- Goal of the exercise: Word for word, return the entries listed below.

** Data records follows **

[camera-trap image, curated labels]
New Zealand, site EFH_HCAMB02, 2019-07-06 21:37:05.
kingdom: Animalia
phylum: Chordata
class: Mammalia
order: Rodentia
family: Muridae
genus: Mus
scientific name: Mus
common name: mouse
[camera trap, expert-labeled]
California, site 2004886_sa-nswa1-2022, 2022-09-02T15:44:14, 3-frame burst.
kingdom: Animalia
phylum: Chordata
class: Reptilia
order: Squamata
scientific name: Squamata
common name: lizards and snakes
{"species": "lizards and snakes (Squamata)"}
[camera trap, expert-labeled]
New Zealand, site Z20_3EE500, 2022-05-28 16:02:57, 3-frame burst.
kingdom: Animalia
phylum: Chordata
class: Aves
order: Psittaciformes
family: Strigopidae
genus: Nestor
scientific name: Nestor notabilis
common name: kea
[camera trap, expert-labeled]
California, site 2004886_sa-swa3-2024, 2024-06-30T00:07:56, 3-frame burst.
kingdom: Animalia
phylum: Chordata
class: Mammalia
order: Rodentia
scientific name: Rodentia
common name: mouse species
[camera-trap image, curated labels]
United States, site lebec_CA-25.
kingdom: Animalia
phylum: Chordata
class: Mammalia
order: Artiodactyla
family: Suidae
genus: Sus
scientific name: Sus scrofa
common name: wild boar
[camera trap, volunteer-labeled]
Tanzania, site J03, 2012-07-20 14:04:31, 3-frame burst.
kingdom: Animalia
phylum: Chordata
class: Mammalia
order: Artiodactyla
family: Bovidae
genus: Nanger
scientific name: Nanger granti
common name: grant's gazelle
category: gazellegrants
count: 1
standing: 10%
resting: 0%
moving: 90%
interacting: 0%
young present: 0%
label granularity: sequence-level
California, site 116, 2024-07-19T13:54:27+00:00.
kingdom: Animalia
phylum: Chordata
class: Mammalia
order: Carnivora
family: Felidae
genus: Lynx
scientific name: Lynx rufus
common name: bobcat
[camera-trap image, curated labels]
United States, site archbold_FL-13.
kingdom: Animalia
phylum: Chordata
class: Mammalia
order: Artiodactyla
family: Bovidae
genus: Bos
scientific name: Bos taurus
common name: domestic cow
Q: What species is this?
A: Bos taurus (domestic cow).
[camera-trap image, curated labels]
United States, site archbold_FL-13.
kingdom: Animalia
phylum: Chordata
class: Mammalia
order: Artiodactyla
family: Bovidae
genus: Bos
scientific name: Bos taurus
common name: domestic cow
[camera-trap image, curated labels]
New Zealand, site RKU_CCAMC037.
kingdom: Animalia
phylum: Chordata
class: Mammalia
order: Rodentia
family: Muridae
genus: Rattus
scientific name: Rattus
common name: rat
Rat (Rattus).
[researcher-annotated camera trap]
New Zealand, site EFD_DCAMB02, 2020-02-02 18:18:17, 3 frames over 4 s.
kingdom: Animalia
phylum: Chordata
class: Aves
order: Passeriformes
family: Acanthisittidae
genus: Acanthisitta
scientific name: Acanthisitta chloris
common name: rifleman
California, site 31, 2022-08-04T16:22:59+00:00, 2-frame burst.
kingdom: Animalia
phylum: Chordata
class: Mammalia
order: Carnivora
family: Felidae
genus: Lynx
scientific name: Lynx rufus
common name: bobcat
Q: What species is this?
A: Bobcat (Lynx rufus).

** End of Data records **

- Task result:
[camera-trap image, curated labels]
New Zealand, site EFH_HCAMB02, 2019-07-06 21:37:05.
kingdom: Animalia
phylum: Chordata
class: Mammalia
order: Rodentia
family: Muridae
genus: Mus
scientific name: Mus
common name: mouse
[camera trap, expert-labeled]
California, site 2004886_sa-nswa1-2022, 2022-09-02T15:44:14, 3-frame burst.
kingdom: Animalia
phylum: Chordata
class: Reptilia
order: Squamata
scientific name: Squamata
common name: lizards and snakes
{"species": "lizards and snakes (Squamata)"}
[camera trap, expert-labeled]
New Zealand, site Z20_3EE500, 2022-05-28 16:02:57, 3-frame burst.
kingdom: Animalia
phylum: Chordata
class: Aves
order: Psittaciformes
family: Strigopidae
genus: Nestor
scientific name: Nestor notabilis
common name: kea
[camera trap, expert-labeled]
California, site 2004886_sa-swa3-2024, 2024-06-30T00:07:56, 3-frame burst.
kingdom: Animalia
phylum: Chordata
class: Mammalia
order: Rodentia
scientific name: Rodentia
common name: mouse species
[camera-trap image, curated labels]
United States, site lebec_CA-25.
kingdom: Animalia
phylum: Chordata
class: Mammalia
order: Artiodactyla
family: Suidae
genus: Sus
scientific name: Sus scrofa
common name: wild boar
[camera trap, volunteer-labeled]
Tanzania, site J03, 2012-07-20 14:04:31, 3-frame burst.
kingdom: Animalia
phylum: Chordata
class: Mammalia
order: Artiodactyla
family: Bovidae
genus: Nanger
scientific name: Nanger granti
common name: grant's gazelle
category: gazellegrants
count: 1
standing: 10%
resting: 0%
moving: 90%
interacting: 0%
young present: 0%
label granularity: sequence-level
California, site 116, 2024-07-19T13:54:27+00:00.
kingdom: Animalia
phylum: Chordata
class: Mammalia
order: Carnivora
family: Felidae
genus: Lynx
scientific name: Lynx rufus
common name: bobcat
[camera-trap image, curated labels]
United States, site archbold_FL-13.
kingdom: Animalia
phylum: Chordata
class: Mammalia
order: Artiodactyla
family: Bovidae
genus: Bos
scientific name: Bos taurus
common name: domestic cow
Q: What species is this?
A: Bos taurus (domestic cow).
[camera-trap image, curated labels]
United States, site archbold_FL-13.
kingdom: Animalia
phylum: Chordata
class: Mammalia
order: Artiodactyla
family: Bovidae
genus: Bos
scientific name: Bos taurus
common name: domestic cow
[camera-trap image, curated labels]
New Zealand, site RKU_CCAMC037.
kingdom: Animalia
phylum: Chordata
class: Mammalia
order: Rodentia
family: Muridae
genus: Rattus
scientific name: Rattus
common name: rat
Rat (Rattus).
[researcher-annotated camera trap]
New Zealand, site EFD_DCAMB02, 2020-02-02 18:18:17, 3 frames over 4 s.
kingdom: Animalia
phylum: Chordata
class: Aves
order: Passeriformes
family: Acanthisittidae
genus: Acanthisitta
scientific name: Acanthisitta chloris
common name: rifleman
California, site 31, 2022-08-04T16:22:59+00:00, 2-frame burst.
kingdom: Animalia
phylum: Chordata
class: Mammalia
order: Carnivora
family: Felidae
genus: Lynx
scientific name: Lynx rufus
common name: bobcat
Q: What species is this?
A: Bobcat (Lynx rufus).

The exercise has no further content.